Let’s check out some foods the are good for reducing risks:
- Yellow orange vegetables: beta-carotene (once again check past post).Tip: baby carrots are more absorbable than regular carrots.
- Cruciferous vegetables: indole-3-carbinol lowers levels of a type of estrogen that may promote cancer. Types include:
- Turnip greens
- Organic hormone free milk: compound in milk fat (including butter)-conjugated linoleic acid that fights breast cancer cells in test tubes and animals. You could also get CLA from eating grass-fed red meat as well, which is what I would recommend.
- Tomatoes: all ways (cooked, dried, soups, juices and sauces) include lycopene. Lowers the risk of breast and prostate cancer.
- Give up red wine and eat grapes:
- More than one drink a day increases the risk of breast cancer.
- Concord grapes, however, have cancer-fighting antioxidant power.
- Cold water fish (salmon, tuna, anchovies, swordfish, pollock, crab, sardines) lowers breast cancer rates.
- Omega- 3 rich nuts and seeds (walnut, pumpkin) also lower breast cancer rates.
- Dark cherries: contain a compound that may inhibit mammary cancer in rats.
- Oranges: limonoids in the peel and white membrane inhibit breast cancer in test tubes.
- Use butter over margarine: butter contains CLA. Margarine usually contain trans-fats that may increase the risk of breast cancer.
- Green tea: EGCG, a compound that inhibits breast cancer. Caffeinated brands have twice as much potency. Mix with herbal teas or lemon peel for taste.

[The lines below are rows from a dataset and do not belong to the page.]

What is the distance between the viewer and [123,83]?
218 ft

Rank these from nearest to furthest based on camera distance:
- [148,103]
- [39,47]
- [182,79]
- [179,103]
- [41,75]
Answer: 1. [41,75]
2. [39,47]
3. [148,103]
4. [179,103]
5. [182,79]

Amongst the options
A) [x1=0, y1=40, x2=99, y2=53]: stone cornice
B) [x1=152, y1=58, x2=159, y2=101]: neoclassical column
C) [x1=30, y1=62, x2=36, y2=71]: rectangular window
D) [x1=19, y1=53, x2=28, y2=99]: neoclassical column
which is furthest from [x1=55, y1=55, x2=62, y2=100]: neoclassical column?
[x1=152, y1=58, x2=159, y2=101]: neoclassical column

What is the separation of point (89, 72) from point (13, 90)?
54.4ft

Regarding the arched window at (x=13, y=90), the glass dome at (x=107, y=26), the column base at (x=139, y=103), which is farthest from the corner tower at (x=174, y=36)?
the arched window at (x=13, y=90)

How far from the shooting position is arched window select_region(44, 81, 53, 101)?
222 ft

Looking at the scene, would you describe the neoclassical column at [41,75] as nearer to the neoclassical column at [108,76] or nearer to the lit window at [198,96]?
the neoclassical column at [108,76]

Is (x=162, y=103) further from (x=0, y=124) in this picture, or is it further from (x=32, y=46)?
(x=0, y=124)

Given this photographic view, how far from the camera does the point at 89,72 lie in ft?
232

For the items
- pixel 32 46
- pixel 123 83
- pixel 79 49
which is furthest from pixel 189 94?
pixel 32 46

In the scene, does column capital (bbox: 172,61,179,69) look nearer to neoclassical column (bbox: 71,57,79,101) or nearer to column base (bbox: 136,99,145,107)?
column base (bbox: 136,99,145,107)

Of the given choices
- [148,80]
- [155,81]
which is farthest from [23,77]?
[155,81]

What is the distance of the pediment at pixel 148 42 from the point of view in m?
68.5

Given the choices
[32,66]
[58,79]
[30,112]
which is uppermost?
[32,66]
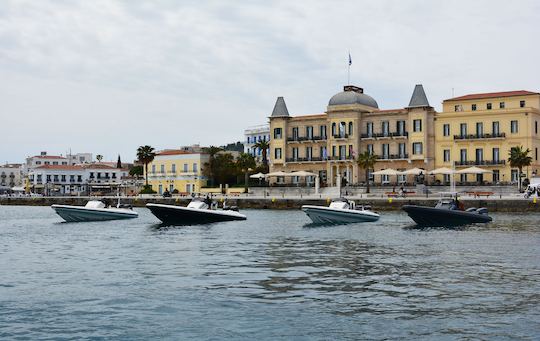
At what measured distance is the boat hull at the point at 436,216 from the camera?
163 ft

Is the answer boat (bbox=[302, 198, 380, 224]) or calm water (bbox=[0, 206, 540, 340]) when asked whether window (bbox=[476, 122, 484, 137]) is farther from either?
calm water (bbox=[0, 206, 540, 340])

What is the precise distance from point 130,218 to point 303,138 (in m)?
45.8

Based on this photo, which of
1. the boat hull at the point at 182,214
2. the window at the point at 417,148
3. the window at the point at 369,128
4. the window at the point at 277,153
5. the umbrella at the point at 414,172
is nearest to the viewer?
the boat hull at the point at 182,214

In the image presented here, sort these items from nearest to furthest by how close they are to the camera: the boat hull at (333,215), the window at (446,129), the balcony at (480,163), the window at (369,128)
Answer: the boat hull at (333,215)
the balcony at (480,163)
the window at (446,129)
the window at (369,128)

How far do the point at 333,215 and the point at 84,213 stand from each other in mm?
23164

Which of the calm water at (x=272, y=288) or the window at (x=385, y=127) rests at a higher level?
the window at (x=385, y=127)

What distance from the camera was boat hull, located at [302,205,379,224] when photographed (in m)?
53.4

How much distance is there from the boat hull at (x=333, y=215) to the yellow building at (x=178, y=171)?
61599 millimetres

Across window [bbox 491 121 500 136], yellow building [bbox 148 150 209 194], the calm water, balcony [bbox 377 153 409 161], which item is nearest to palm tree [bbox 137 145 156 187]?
yellow building [bbox 148 150 209 194]

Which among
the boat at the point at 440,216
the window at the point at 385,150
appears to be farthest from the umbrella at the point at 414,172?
the boat at the point at 440,216

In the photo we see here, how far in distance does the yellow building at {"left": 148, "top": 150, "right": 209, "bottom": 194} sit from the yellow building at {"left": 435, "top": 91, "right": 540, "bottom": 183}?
40.9 m

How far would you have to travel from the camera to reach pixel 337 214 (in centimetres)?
5356

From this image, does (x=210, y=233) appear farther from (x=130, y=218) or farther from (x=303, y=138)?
(x=303, y=138)

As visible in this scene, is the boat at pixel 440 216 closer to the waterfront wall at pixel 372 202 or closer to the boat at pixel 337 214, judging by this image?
the boat at pixel 337 214
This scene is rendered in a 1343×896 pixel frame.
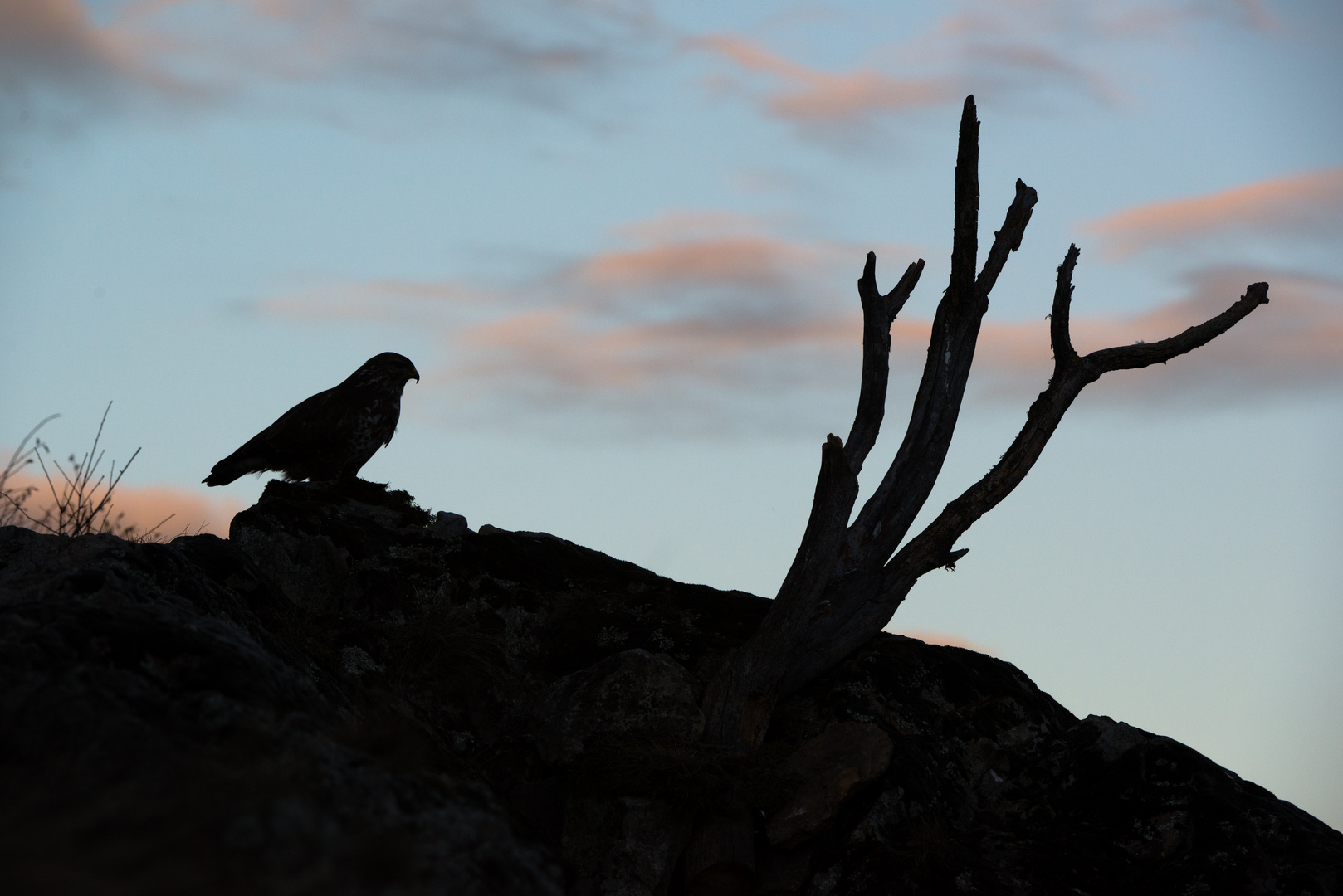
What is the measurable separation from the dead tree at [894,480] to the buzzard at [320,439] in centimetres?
485

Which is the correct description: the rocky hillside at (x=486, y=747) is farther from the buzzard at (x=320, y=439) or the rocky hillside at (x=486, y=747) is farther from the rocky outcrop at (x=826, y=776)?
the buzzard at (x=320, y=439)

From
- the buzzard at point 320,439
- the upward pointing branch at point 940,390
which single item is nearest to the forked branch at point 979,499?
the upward pointing branch at point 940,390

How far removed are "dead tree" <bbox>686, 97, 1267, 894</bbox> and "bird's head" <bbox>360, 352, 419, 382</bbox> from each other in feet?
17.0

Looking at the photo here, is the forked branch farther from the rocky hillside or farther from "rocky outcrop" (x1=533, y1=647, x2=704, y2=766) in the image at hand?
"rocky outcrop" (x1=533, y1=647, x2=704, y2=766)

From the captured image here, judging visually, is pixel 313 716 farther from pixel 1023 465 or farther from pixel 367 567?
pixel 1023 465

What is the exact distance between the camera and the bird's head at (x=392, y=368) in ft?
39.4

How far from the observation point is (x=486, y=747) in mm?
8914

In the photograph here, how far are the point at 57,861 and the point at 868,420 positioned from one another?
7.99 meters

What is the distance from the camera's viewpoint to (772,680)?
9.39 meters

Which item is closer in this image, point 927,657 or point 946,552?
point 946,552

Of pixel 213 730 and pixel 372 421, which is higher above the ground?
pixel 372 421

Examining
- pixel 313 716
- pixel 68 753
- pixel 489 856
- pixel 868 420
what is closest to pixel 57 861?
pixel 68 753

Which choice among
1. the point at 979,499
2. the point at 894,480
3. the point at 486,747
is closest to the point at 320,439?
the point at 486,747

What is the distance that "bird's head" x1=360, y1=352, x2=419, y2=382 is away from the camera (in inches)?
473
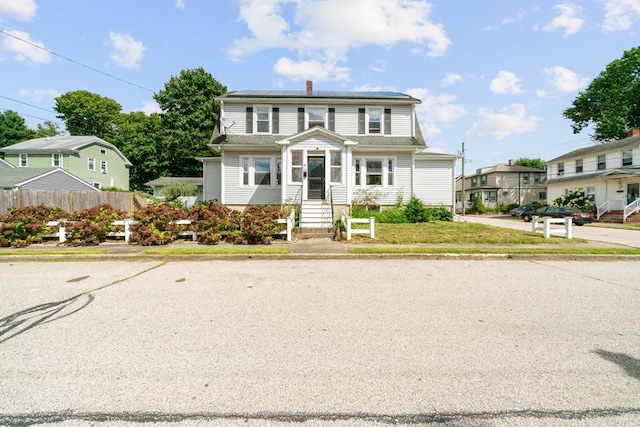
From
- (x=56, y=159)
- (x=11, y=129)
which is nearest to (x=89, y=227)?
(x=56, y=159)

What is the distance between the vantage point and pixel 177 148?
3834cm

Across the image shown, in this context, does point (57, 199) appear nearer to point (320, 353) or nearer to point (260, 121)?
point (260, 121)

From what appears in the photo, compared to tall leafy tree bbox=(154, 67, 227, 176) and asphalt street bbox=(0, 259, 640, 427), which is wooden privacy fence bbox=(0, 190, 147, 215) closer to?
asphalt street bbox=(0, 259, 640, 427)

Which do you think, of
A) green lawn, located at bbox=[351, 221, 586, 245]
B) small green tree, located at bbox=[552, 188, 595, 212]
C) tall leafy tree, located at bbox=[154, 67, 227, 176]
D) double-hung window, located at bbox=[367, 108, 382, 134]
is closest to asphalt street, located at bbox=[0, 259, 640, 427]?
green lawn, located at bbox=[351, 221, 586, 245]

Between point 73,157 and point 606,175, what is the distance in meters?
51.6

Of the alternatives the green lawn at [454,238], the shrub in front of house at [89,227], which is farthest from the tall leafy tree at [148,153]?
the green lawn at [454,238]

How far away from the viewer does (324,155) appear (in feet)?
53.7

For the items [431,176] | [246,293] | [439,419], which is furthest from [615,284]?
[431,176]

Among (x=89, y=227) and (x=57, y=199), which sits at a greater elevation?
(x=57, y=199)

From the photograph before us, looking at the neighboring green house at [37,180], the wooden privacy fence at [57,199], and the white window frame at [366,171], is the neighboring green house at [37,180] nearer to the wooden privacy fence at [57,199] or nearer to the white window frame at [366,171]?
the wooden privacy fence at [57,199]

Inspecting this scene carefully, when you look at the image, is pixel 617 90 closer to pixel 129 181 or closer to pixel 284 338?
pixel 284 338

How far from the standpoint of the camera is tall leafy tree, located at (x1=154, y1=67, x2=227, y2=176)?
37.2 meters

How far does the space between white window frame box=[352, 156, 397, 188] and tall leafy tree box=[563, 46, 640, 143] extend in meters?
39.5

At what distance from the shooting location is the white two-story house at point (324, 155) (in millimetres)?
17328
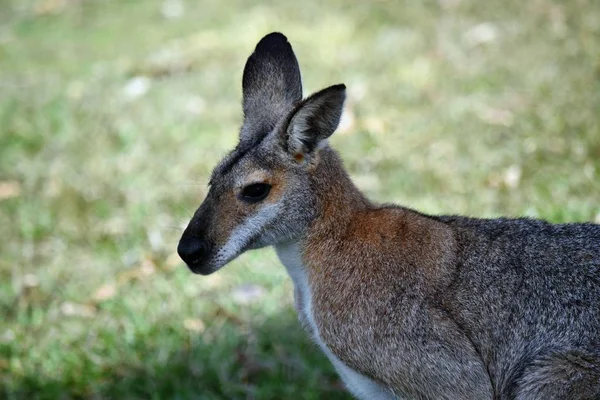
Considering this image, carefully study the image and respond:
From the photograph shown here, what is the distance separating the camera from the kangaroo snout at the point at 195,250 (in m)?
3.51

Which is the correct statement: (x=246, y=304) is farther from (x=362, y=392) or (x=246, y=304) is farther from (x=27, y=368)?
(x=362, y=392)

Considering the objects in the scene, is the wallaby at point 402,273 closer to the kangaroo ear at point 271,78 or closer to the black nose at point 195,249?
the black nose at point 195,249

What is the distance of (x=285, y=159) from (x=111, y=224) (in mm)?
2970

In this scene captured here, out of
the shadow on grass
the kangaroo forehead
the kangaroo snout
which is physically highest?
the kangaroo forehead

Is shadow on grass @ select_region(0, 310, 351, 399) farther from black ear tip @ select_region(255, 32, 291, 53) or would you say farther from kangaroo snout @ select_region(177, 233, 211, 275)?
black ear tip @ select_region(255, 32, 291, 53)

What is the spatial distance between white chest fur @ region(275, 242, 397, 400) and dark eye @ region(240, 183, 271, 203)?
0.26 metres

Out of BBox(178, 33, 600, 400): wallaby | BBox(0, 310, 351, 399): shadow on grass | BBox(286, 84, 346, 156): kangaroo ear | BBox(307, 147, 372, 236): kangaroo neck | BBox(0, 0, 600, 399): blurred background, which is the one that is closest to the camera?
BBox(178, 33, 600, 400): wallaby

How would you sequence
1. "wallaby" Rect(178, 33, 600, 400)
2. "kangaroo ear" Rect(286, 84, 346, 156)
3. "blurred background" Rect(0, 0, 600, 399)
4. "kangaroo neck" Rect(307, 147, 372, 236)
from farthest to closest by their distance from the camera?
1. "blurred background" Rect(0, 0, 600, 399)
2. "kangaroo neck" Rect(307, 147, 372, 236)
3. "kangaroo ear" Rect(286, 84, 346, 156)
4. "wallaby" Rect(178, 33, 600, 400)

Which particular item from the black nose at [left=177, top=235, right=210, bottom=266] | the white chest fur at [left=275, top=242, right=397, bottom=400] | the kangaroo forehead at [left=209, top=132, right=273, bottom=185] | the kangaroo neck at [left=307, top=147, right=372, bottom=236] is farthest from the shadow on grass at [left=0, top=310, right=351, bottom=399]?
the kangaroo forehead at [left=209, top=132, right=273, bottom=185]

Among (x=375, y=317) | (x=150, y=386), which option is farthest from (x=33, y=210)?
(x=375, y=317)

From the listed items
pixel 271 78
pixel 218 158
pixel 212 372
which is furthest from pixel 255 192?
pixel 218 158

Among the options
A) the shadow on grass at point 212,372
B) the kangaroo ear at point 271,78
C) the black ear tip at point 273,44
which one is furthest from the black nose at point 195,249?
the shadow on grass at point 212,372

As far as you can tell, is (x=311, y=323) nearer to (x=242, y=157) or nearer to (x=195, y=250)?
(x=195, y=250)

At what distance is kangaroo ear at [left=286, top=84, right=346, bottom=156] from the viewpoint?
346cm
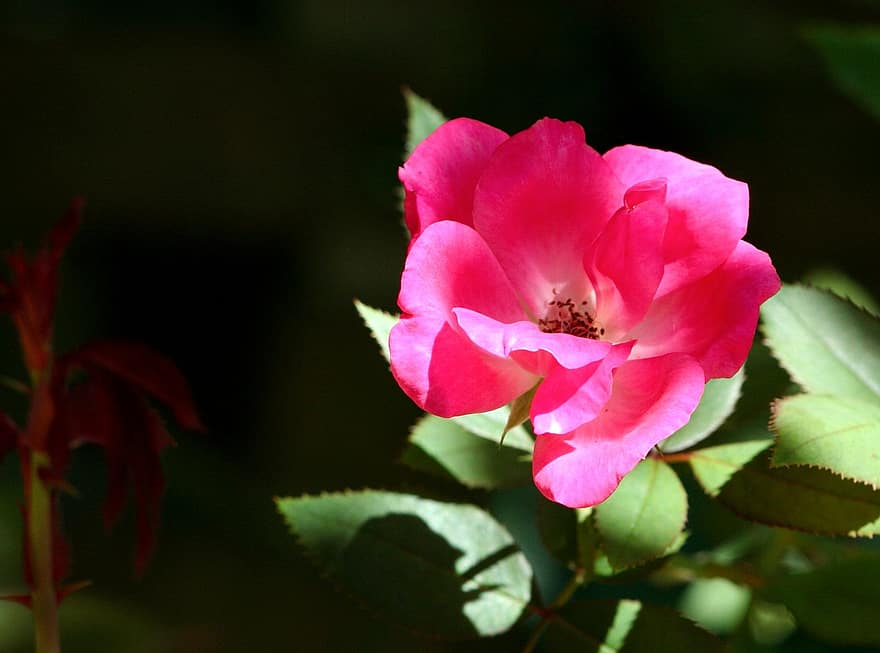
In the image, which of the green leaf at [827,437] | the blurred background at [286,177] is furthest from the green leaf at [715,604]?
the blurred background at [286,177]

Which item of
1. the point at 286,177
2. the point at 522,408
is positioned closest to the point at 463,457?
the point at 522,408

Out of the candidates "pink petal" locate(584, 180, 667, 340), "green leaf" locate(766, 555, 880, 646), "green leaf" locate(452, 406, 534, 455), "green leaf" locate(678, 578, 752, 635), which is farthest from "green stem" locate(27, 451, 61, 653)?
"green leaf" locate(678, 578, 752, 635)

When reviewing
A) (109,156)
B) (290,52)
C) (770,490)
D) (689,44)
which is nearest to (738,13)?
(689,44)

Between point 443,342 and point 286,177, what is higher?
point 443,342

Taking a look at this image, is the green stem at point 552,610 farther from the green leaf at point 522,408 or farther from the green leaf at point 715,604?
the green leaf at point 715,604

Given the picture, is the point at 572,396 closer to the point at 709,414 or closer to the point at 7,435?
the point at 709,414

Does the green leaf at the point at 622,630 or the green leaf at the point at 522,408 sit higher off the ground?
the green leaf at the point at 522,408
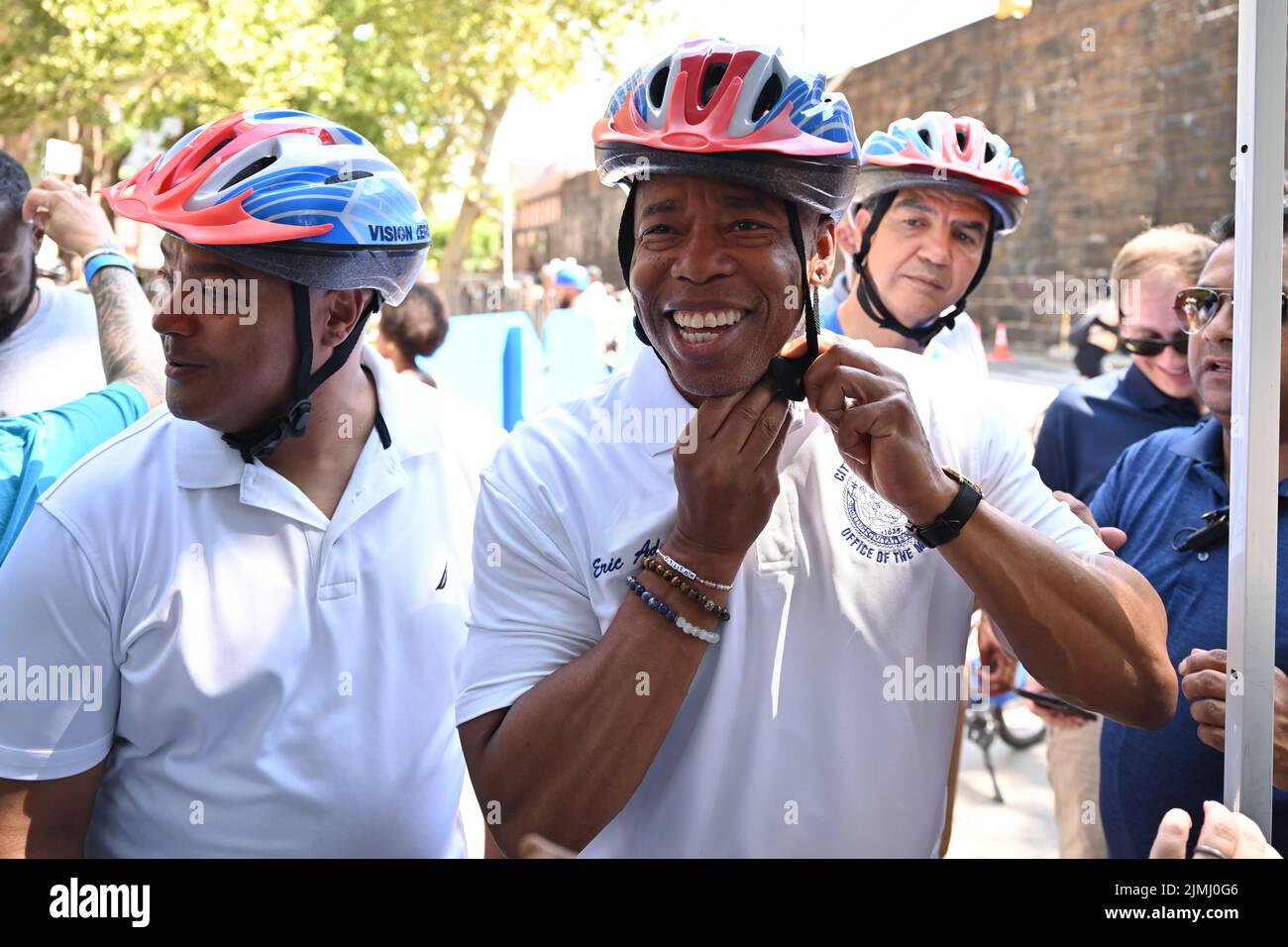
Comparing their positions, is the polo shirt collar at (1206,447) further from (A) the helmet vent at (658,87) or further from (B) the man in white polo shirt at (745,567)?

- Make your own dressing: use first pressed olive oil and balsamic vinegar. Mediterranean women who eat lots of olive oil have how rates of breast cancer.
- Garlic: kills brest cancer cells in test tube. Peel and chop, then let it rest 10-15 minutes before you heat, because heating right away doesn’t allow time for the cancer-fighting compounds to develop.
- Spinach: study who at spinach at least twice a week, had half the rate of breast cancer of women who avoided it.